The concept of a ‘Mothers’ Day’ spread to the UK when vicar’s daughter Constance Adelaide Smith from Nottinghamshire was inspired by a newspaper article on Anna Jarvis. In 1914, US President Woodrow Wilson made a proclamation establishing the second Sunday of May as the official date for the observance of a national day to celebrate mothers. Smith linked this concept to the Mothering Sunday and in turn published a booklet, ‘The Revival of Mothering Sunday’, in 1920. Smith went on to establish a movement to promote Mothering Sunday, collecting and publishing information about the day and its traditional observance throughout the UK. The movement established Mothering Sunday as a widely recognised day throughout the British Empire.

President Woodrow Wilson

By 1938, Mothering Sunday had become a popular celebration with Boy Scouts, Girl Guides and various parishes across Britain. By the 1950s it was being celebrated throughout the UK and it wasn’t long before businesses recognised the possible commercial opportunities, leading to the version of Mother’s Day we now celebrate today.

How do other countries celebrate Mother’s Day?

In Japan Mother’s Day is also observed on the second Sunday in May. Children greet their mothers with “Haha-no-hi” and gift them with spring carnations, representing life and the gentle strength of the mother figure. The Japanese tradition of Mother’s Day derives from the Showa period when Mother’s Day served as a commemoration of the birthday of Empress Kojun (the mother of Emperor Akihito).

French Mother’s Day or ‘Fête des Mères’ in France is celebrated in late May or early June, depending on when Pentecost falls. Fête des Mères became an official French calendar date in 1950.

Switzerland, Germany + Austria
Throughout Switzerland, Germany and Austria, Mother’s Day, aka ‘Muttertag’, takes place on the second Sunday in May. During the First World War, Switzerland became one of the first European countries to introduce Mother’s Day, with their first celebration in 1917. Germany’s first Muttertag took place in 1922, while Austria’s first celebration was in 1926. For all three countries, Mother’s Day is a day to demonstrate gratitude.

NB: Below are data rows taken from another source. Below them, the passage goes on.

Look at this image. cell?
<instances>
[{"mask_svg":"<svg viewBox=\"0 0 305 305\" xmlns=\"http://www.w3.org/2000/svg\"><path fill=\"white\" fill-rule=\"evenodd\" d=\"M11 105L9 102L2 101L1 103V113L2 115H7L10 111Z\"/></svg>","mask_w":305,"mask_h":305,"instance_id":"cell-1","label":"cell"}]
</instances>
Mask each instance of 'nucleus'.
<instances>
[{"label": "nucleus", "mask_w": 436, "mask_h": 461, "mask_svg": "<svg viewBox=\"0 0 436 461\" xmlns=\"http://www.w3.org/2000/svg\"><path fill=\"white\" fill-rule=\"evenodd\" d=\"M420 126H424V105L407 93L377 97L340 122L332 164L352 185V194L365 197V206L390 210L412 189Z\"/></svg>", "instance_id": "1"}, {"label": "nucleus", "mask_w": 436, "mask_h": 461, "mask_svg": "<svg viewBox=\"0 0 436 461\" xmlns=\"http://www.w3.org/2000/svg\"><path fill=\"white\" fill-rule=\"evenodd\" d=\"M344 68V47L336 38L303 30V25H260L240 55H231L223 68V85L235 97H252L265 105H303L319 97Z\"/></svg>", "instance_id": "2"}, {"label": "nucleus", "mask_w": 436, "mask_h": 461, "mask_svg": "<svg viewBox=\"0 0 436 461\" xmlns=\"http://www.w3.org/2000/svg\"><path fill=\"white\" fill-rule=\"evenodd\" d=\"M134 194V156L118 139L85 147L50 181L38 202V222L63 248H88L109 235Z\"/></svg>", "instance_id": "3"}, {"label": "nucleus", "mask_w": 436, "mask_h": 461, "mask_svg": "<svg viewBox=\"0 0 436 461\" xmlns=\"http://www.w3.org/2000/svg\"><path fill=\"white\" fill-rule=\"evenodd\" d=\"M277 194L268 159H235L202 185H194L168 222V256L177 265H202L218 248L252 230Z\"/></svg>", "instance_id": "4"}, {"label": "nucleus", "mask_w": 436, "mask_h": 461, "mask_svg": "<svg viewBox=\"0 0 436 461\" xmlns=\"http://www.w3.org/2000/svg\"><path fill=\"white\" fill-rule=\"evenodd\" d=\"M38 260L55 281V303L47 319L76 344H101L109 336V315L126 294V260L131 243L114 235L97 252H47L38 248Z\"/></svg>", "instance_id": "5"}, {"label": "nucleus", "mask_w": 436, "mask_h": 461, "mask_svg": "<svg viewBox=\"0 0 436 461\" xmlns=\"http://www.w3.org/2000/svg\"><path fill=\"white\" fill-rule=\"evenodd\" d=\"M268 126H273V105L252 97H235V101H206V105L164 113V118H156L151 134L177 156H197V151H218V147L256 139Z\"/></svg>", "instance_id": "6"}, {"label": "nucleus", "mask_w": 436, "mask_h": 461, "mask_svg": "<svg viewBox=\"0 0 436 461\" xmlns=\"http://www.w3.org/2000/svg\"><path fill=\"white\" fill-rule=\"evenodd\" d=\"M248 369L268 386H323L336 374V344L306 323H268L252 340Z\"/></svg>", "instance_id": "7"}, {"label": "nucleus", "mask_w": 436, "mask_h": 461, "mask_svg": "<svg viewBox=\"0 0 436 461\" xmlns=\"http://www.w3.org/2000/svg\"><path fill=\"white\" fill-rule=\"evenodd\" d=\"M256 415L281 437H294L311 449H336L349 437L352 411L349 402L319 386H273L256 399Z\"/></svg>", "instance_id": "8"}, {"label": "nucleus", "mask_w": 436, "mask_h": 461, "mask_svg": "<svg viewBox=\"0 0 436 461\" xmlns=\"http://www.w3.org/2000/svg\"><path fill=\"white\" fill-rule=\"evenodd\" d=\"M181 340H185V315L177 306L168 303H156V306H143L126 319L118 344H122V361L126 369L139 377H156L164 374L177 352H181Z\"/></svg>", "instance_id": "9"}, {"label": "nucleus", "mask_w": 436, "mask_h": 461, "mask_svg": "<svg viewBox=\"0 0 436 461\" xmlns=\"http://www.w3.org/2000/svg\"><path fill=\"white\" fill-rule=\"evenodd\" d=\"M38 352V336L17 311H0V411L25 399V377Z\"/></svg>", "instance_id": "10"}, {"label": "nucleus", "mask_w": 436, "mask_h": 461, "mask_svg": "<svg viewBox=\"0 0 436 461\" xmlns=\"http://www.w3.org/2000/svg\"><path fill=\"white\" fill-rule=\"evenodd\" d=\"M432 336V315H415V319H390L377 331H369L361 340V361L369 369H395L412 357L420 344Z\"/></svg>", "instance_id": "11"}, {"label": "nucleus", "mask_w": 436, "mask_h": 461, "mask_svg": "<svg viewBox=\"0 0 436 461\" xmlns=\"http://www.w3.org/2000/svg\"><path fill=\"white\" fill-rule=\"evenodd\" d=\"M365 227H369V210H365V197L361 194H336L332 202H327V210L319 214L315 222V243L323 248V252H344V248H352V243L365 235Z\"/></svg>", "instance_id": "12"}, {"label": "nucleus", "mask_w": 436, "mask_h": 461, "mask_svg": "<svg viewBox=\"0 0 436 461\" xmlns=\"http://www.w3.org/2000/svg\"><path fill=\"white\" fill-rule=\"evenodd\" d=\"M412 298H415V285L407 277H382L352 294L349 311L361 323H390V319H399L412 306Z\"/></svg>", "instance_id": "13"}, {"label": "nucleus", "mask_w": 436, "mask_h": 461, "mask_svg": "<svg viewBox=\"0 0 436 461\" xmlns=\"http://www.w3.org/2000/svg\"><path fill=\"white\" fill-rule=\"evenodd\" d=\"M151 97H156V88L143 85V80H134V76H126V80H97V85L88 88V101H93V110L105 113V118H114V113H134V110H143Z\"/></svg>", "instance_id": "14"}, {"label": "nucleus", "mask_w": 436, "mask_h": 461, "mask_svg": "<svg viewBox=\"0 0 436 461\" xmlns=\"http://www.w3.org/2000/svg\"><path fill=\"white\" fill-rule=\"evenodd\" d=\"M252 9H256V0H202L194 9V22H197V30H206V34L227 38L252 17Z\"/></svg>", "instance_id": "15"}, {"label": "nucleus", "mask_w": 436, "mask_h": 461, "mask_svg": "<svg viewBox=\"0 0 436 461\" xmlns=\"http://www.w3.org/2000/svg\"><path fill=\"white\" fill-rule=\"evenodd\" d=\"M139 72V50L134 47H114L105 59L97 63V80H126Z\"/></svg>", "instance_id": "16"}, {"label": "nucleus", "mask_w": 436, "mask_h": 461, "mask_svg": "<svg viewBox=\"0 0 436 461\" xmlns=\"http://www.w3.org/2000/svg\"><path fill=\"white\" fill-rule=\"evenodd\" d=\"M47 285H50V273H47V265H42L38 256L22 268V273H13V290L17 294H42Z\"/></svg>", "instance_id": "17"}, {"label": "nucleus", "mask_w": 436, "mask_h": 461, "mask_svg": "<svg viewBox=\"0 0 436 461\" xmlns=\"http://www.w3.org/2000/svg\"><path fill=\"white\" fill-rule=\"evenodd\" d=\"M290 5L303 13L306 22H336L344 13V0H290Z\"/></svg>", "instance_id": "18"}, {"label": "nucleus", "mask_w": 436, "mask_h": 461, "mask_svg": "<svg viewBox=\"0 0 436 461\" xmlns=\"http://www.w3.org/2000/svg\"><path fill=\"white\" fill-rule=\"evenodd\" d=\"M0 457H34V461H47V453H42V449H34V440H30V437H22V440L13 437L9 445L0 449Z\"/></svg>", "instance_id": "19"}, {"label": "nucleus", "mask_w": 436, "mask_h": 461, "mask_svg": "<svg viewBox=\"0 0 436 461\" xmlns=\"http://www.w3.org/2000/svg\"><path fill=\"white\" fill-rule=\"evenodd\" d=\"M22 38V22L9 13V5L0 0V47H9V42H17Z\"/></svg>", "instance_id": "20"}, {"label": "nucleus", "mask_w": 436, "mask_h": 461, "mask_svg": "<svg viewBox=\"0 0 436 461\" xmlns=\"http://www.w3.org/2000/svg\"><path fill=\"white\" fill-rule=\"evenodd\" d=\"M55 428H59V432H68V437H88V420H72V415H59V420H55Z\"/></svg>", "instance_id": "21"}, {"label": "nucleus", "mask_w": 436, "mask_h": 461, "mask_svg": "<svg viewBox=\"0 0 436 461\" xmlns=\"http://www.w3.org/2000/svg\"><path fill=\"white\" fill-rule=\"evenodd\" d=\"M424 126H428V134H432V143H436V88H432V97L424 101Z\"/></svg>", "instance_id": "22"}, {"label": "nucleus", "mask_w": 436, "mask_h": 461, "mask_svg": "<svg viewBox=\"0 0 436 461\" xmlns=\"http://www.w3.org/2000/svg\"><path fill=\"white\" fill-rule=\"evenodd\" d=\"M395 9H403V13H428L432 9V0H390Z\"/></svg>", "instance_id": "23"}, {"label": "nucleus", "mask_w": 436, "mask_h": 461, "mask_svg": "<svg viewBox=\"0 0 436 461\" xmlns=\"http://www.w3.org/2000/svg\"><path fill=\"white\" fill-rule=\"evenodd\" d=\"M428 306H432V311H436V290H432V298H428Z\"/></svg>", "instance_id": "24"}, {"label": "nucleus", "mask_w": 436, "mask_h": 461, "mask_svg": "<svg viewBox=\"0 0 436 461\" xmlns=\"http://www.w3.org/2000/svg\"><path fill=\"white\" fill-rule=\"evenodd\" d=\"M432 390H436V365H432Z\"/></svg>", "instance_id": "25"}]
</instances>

Much like many other countries, in Peru Mother’s Day is marked with the giving of gifts, cards and flowers. Taking place on the second Sunday in May, a unique aspect of Peruvian Mother’s Day celebrations is that thousands of people gather at local cemeteries to honour all of the mothers who have passed away.

In Ethiopia Mother’s Day is honoured with a three day celebration called ‘Antrosht’. This festival which takes place at the end of autumn, not only celebrates Ethiopian mothers, but also marks the end of the rain season. Antrosht is a huge party with families coming together to sing, dance and enjoy a traditional feast.